-- Given text follows --

Western Washington serves up miles of great two-lane roads. Huge mountains, dense forests and rugged seascapes provide vivid scenery while sweepers and twisties speak to sport-touring riders in the language of speed and motion. This route of roughly 1,000 miles begins in Port Angeles on the Strait of Juan de Fuca. It runs south to the Columbia River and dips into Oregon, then east to Cascade Locks, north into the Cascades and west back to the coast. With Dale Larson aboard his Honda ST1100 and me on his Honda CBR1100XX Blackbird, this ride is all about the two-lanes.
The first morning’s highlight is Hurricane Ridge Road, which winds 17 miles through Olympic National Park and climbs to 5,242 feet. The road is smooth, continuous curves. With dry conditions our pace is brisk, aided by frequent turnouts and cooperative slowpokes. The view from the top of Hurricane Ridge is spectacular, but the best part is knowing you get to ride that 17-mile snake back down the mountain.

-- Given text concluded --

--- Exercises to complete ---
**1.** Answer these questions about the Western Washington ride text, marking each answer with its letter:
(a) In which town does the route begin?
(b) What motorcycle does Dale Larson ride?
(c) To what elevation does Hurricane Ridge Road climb?
**2.** Reproduce the passage of the Western Washington ride text that runs from "The first morning’s" up to and including "down the mountain.".

-- Supplied material follows --

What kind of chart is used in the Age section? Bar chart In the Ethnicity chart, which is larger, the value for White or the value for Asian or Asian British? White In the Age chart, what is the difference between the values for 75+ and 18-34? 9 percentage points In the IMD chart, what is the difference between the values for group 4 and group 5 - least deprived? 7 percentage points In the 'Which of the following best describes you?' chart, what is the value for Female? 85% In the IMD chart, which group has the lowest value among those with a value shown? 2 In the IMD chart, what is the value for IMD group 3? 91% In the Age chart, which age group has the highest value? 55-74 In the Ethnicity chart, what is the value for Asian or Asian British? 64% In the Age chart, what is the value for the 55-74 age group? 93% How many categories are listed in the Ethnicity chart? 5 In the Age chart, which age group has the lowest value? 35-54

-- Supplied material concluded --

--- Problem solutions ---
**1.**
(a) Port Angeles, on the Strait of Juan de Fuca.
(b) A Honda ST1100.
(c) 5,242 feet.

**2.**
The first morning’s highlight is Hurricane Ridge Road, which winds 17 miles through Olympic National Park and climbs to 5,242 feet. The road is smooth, continuous curves. With dry conditions our pace is brisk, aided by frequent turnouts and cooperative slowpokes. The view from the top of Hurricane Ridge is spectacular, but the best part is knowing you get to ride that 17-mile snake back down the mountain.